However, to say that I doubt that “average Joes” have any articulable opinions regarding how mercury-in-vaccines relates specifically to *fungus* is not to say that “average Joes” have no opinions at all about mercury-in-vaccines. I think that a fair number of people surely do have opinions about *mercury*.

I would suspect, though, that (non-medical student) responders with opinions about mercury would report overwhelmingly something more like what I have labeled sentence (2) than what I have labeled sentence (1).

However, if I am on target with my suspicions, then you’re essentially attacking a straw-man, here. You say:

“It didn’t.”

You seem to mean that you take it that mercury did not *cause* “fungal contamination.” However, I doubt that this is really a genuine concern to most people who profess to “worry” about mercury-in-vaccines. I think that most (non-medical student) mercury-worriers are concerned that mercury itself directly causes (what you termed) “adverse events” (two of which I listed as “autism” and Alzheimer’s), rather than that mercury causes “fungal contamination.”

If so, then your response here, even if true (which I have all along been assuming) is entirely irrelevant.

“So now there is a LESS effective adjuvant in the vaccines.”

Here, I do actually have to raise a factual concern about your claim. In my (admittedly limited) reading, it does not appear to me that thimerosal is listed as an “adjuvant.” The CDC defines “adjuvant” as “a substance that is added to the vaccine to increase the body’s immune response to the vaccine.” (<>.)

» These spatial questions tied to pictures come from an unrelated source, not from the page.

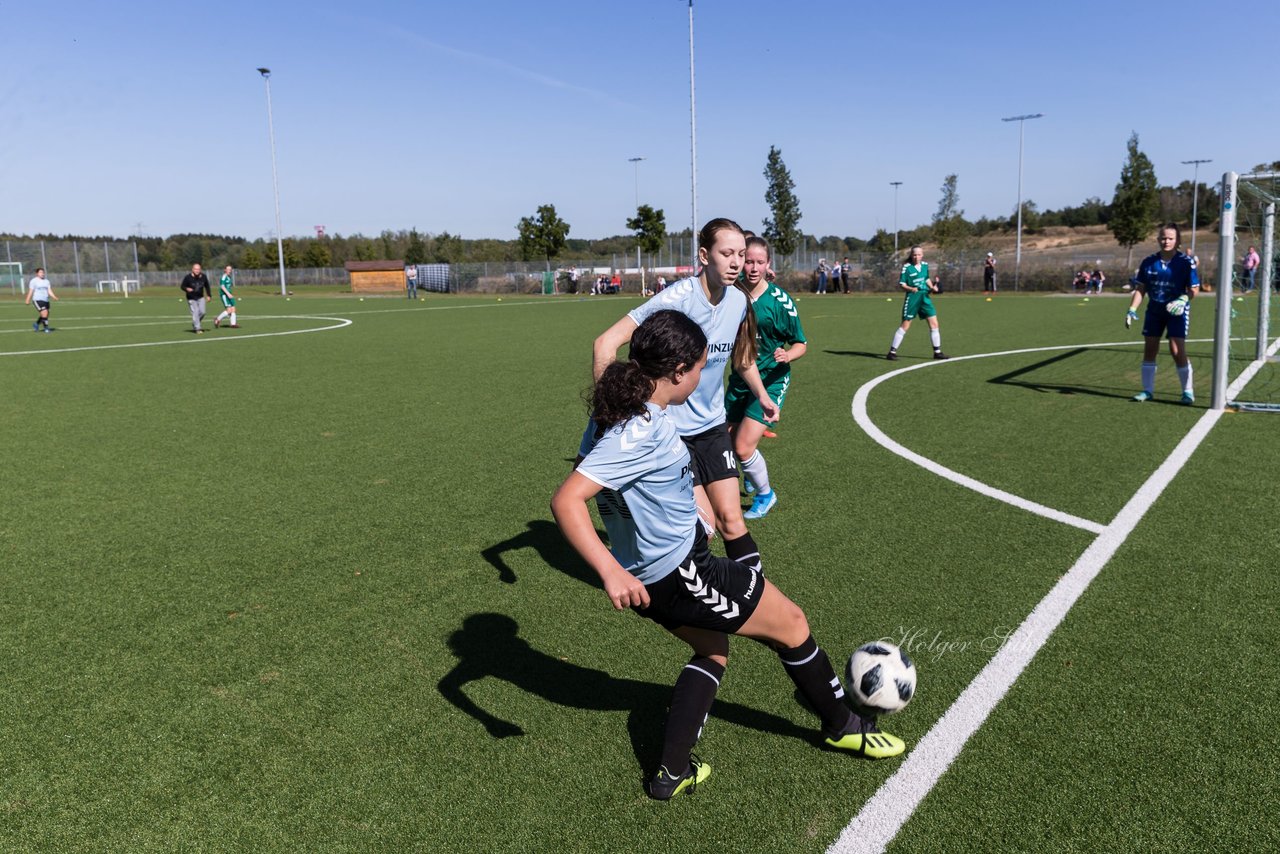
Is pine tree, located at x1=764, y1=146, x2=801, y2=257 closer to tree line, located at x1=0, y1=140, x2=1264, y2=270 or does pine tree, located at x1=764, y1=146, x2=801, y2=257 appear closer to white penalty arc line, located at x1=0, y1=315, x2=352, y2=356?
tree line, located at x1=0, y1=140, x2=1264, y2=270

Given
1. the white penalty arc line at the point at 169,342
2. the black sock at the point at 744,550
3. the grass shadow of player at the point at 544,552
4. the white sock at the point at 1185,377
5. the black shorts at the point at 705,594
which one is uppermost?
the white penalty arc line at the point at 169,342

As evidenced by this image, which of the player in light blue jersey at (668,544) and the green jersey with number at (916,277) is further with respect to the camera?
the green jersey with number at (916,277)

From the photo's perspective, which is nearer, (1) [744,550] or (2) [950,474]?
(1) [744,550]

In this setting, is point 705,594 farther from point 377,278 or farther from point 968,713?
point 377,278

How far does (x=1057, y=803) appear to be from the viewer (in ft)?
10.1

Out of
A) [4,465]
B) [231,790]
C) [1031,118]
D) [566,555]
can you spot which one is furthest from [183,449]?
[1031,118]

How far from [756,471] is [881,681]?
9.53 feet

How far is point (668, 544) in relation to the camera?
2.94 m

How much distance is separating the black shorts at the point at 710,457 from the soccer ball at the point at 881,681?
4.53ft

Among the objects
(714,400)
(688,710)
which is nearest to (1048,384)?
(714,400)

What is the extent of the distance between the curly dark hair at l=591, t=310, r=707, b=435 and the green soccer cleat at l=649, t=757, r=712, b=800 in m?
1.28

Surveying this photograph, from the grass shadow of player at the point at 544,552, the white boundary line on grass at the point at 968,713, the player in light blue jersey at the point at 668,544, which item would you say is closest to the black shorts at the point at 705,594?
the player in light blue jersey at the point at 668,544

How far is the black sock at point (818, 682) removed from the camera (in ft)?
10.8

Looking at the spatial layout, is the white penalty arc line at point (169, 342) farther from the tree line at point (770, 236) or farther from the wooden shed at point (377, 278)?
the wooden shed at point (377, 278)
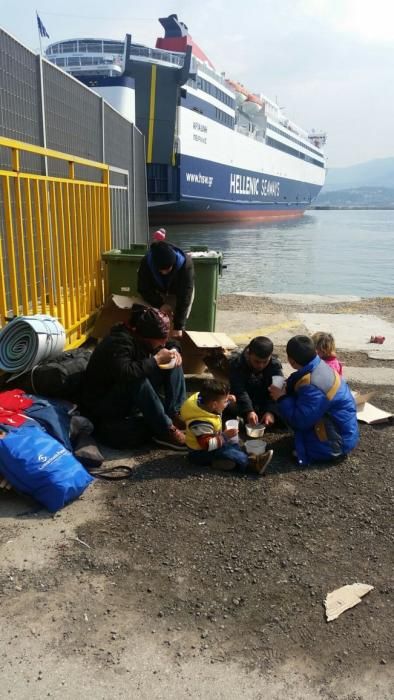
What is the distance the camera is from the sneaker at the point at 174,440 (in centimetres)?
405

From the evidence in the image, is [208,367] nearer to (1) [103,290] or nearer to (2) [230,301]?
(1) [103,290]

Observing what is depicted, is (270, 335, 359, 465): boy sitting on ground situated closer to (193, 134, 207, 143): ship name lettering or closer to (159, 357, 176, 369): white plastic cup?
(159, 357, 176, 369): white plastic cup

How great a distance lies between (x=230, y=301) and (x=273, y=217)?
56.0 metres

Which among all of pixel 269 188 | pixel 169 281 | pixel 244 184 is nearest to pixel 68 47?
pixel 244 184

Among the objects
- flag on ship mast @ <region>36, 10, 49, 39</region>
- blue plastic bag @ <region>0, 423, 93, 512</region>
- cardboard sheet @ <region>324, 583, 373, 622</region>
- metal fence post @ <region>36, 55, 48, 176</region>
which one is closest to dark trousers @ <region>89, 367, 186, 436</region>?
blue plastic bag @ <region>0, 423, 93, 512</region>

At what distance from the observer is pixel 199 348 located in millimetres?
5234

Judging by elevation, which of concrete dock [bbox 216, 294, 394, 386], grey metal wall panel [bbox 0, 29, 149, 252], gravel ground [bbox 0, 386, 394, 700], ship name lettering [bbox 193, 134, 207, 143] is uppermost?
ship name lettering [bbox 193, 134, 207, 143]

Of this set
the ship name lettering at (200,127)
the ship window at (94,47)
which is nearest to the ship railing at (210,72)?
the ship name lettering at (200,127)

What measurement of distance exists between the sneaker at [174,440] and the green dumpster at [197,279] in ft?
8.51

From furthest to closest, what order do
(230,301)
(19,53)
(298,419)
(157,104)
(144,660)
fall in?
(157,104) → (230,301) → (19,53) → (298,419) → (144,660)

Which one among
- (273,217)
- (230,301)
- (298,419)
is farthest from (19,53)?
(273,217)

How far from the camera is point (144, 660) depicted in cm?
216

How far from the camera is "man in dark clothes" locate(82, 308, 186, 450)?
393 centimetres

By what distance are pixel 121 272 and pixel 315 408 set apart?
3478 millimetres
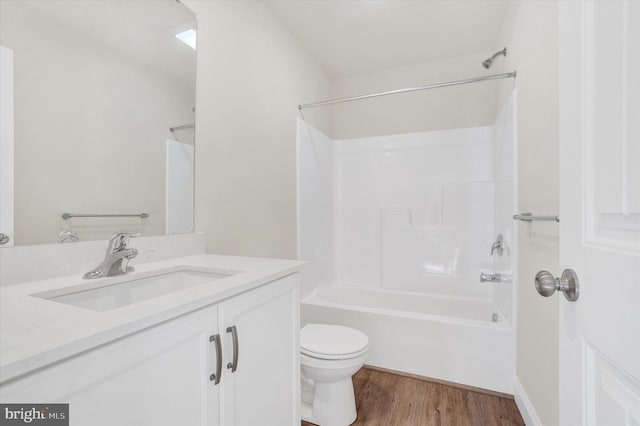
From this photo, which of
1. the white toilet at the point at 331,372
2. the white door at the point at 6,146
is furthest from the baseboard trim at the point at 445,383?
the white door at the point at 6,146

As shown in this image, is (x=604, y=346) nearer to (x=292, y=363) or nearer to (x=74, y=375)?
(x=74, y=375)

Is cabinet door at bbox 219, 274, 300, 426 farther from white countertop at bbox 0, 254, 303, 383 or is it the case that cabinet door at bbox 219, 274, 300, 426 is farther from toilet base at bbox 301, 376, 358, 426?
toilet base at bbox 301, 376, 358, 426

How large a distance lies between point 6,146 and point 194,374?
883 millimetres

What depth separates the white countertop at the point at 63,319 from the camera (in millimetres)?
454

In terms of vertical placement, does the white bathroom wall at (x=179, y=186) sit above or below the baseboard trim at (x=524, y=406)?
above

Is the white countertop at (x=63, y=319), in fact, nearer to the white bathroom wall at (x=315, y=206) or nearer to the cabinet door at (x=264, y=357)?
the cabinet door at (x=264, y=357)

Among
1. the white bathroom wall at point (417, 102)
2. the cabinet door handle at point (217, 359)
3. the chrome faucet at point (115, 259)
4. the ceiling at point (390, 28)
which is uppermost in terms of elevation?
the ceiling at point (390, 28)

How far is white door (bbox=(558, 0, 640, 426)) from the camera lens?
0.41 metres

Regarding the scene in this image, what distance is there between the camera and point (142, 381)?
611 millimetres

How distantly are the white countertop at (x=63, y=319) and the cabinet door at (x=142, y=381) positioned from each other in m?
0.03

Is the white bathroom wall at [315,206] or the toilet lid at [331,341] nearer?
the toilet lid at [331,341]

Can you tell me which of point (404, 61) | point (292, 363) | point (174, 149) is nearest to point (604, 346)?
point (292, 363)

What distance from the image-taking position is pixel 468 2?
2.00m

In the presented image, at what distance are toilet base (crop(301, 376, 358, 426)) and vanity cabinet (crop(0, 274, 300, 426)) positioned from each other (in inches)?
16.8
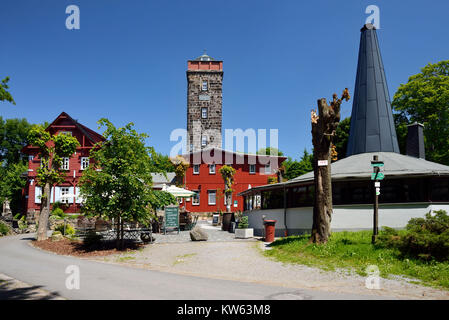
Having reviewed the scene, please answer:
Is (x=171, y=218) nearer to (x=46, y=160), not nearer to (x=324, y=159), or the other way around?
(x=46, y=160)

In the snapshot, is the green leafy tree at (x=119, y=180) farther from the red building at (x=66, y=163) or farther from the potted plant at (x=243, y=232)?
the red building at (x=66, y=163)

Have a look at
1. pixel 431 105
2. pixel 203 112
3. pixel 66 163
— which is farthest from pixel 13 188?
pixel 431 105

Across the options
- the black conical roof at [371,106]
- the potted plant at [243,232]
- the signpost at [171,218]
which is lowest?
the potted plant at [243,232]

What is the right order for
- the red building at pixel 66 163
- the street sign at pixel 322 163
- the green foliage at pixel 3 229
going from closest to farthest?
1. the street sign at pixel 322 163
2. the green foliage at pixel 3 229
3. the red building at pixel 66 163

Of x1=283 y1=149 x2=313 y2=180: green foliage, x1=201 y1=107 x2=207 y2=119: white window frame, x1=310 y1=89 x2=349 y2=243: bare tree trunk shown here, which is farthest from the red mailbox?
x1=201 y1=107 x2=207 y2=119: white window frame

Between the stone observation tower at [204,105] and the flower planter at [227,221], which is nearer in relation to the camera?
the flower planter at [227,221]

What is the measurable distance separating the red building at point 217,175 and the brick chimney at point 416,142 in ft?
70.7

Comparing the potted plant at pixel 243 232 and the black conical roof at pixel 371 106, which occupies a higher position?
the black conical roof at pixel 371 106

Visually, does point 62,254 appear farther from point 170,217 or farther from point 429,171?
point 429,171

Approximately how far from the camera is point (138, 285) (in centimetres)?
792

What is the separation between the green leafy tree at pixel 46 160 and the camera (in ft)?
62.1

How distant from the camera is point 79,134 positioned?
37250mm

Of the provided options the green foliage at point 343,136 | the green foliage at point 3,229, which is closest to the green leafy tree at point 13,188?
the green foliage at point 3,229
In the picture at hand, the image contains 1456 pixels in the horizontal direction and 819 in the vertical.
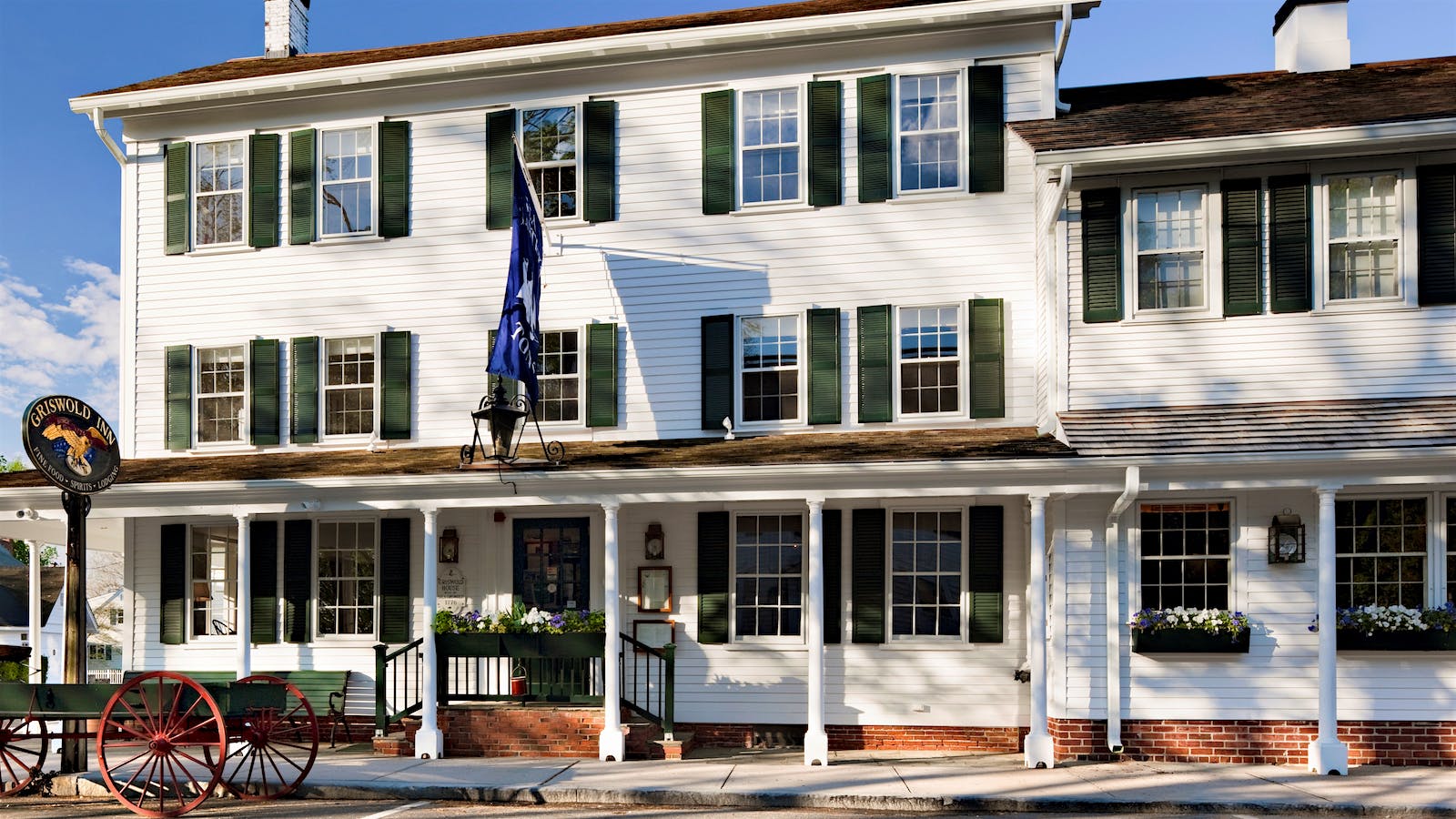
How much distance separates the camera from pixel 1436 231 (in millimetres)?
12047

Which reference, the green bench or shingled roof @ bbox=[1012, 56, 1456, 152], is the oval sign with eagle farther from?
shingled roof @ bbox=[1012, 56, 1456, 152]

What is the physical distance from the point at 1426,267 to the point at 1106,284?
10.0 feet

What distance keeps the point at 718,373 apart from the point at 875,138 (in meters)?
3.25

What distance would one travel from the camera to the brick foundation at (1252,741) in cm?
1178

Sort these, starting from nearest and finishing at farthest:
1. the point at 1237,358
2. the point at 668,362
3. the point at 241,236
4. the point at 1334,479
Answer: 1. the point at 1334,479
2. the point at 1237,358
3. the point at 668,362
4. the point at 241,236

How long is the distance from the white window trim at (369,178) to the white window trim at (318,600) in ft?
11.6

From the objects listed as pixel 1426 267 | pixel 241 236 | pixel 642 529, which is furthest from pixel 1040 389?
pixel 241 236

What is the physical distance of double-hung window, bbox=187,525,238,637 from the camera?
593 inches

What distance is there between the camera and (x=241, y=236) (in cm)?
1563

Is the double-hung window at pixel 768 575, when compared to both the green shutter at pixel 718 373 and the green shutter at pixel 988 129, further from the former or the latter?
the green shutter at pixel 988 129

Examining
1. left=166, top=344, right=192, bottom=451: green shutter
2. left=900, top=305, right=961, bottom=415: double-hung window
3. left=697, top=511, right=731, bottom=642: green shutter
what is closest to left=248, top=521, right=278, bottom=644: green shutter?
left=166, top=344, right=192, bottom=451: green shutter

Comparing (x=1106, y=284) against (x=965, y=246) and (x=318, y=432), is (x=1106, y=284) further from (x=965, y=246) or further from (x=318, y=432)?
(x=318, y=432)

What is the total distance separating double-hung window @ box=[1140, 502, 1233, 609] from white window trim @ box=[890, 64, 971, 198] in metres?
4.19

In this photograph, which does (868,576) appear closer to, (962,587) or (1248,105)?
(962,587)
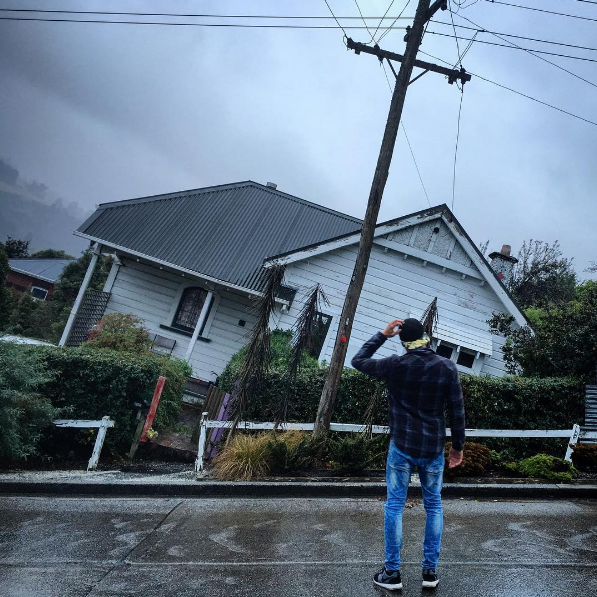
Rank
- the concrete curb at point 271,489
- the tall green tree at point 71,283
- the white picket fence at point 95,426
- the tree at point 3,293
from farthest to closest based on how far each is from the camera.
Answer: the tall green tree at point 71,283
the tree at point 3,293
the white picket fence at point 95,426
the concrete curb at point 271,489

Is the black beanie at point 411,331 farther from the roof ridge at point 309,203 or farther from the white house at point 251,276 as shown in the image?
the roof ridge at point 309,203

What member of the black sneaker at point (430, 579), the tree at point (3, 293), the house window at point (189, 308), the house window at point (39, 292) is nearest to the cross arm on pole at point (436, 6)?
A: the black sneaker at point (430, 579)

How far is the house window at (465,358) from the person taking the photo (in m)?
16.6

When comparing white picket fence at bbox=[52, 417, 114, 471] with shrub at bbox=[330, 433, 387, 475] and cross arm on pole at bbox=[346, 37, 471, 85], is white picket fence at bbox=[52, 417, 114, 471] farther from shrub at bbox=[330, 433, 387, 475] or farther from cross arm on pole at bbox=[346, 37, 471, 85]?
cross arm on pole at bbox=[346, 37, 471, 85]

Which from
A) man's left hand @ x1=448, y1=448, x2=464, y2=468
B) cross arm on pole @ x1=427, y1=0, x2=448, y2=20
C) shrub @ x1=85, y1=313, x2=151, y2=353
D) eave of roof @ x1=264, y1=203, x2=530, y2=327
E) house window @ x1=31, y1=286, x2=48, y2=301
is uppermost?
cross arm on pole @ x1=427, y1=0, x2=448, y2=20

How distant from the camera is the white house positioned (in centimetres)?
1631

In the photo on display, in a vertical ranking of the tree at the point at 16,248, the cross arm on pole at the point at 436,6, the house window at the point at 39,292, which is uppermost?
the tree at the point at 16,248

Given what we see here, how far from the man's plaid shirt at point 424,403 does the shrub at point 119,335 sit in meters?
11.5

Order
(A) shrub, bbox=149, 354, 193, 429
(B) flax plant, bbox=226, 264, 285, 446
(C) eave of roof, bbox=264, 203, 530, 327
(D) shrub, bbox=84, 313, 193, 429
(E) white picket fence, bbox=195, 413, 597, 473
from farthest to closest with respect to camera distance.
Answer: (C) eave of roof, bbox=264, 203, 530, 327
(D) shrub, bbox=84, 313, 193, 429
(A) shrub, bbox=149, 354, 193, 429
(B) flax plant, bbox=226, 264, 285, 446
(E) white picket fence, bbox=195, 413, 597, 473

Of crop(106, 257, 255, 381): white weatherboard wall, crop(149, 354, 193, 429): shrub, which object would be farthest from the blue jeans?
crop(106, 257, 255, 381): white weatherboard wall

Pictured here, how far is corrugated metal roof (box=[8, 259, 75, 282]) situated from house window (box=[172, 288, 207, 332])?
32.7 metres

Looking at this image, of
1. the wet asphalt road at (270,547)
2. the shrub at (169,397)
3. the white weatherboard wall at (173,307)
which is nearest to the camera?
the wet asphalt road at (270,547)

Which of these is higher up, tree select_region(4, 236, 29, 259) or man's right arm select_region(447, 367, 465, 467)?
tree select_region(4, 236, 29, 259)

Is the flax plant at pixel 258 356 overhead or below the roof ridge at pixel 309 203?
below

It appears to me that the typical “adjuvants” are aluminum salts.

Thimerosal is listed as a “preservative” and sometimes as a “fungicide.” (See Diodati.)

However, I can easily correct the sentence:

“So now [upon the removal of thimerosal] there is a LESS effective fungicide in the vaccines.”

This is perhaps true. However, I do not find it particularly compelling. After all, I want to know whether “vaccines” are the sorts of things that I want in my – and my children’s – bodies. Thimerosal may be a first-class fungicide. It doesn’t follow, though, in virtue of its fungicidal properties that it’s safe to inject into a living human being. Clearly, thimerosal’s being a swell fungicide will not, by itself, guarantee against the eventuality that thimerosal can precipitate “adverse events.” Intuitively, Spectracide Immunox, Ortho Dormant Disease Control, and Terraclor may also be top-notch fungicides. However, it seems inadvisable to inject any of these into a human being.

I want to know more about the safety of thimerosal. For example, although I am no expert, Diodati voices one concrete concern. “[T]here appears to be a cumulative effect to thimerosal: persons who have received successive treatments (e.g., immunoglobulin serum preserved with thimerosal) show elevated mercury levels in their urine. Even tiny very tiny amounts of mercury are known to be cytotoxic (destructive to cells) and can be particularly destructive to brain, kidney and liver cells. Ingested mercury has been associated with chromosome damage, depletion of zinc in the brain tissues, systemic poisoning, and genetic defects. Recently the FDA banned the use of thimerosal is over-the-counter drugs since its safety and efficacy have not been established. The effects of mercury are currently being examined, particularly regarding its use in dental amalgams (affecting autoimmune disease), and undoubtedly more information will soon be available” (p. 70. Note: I am excluding all of the details of her numerous journal citations. I recommend the book to anyone who wants to learn more).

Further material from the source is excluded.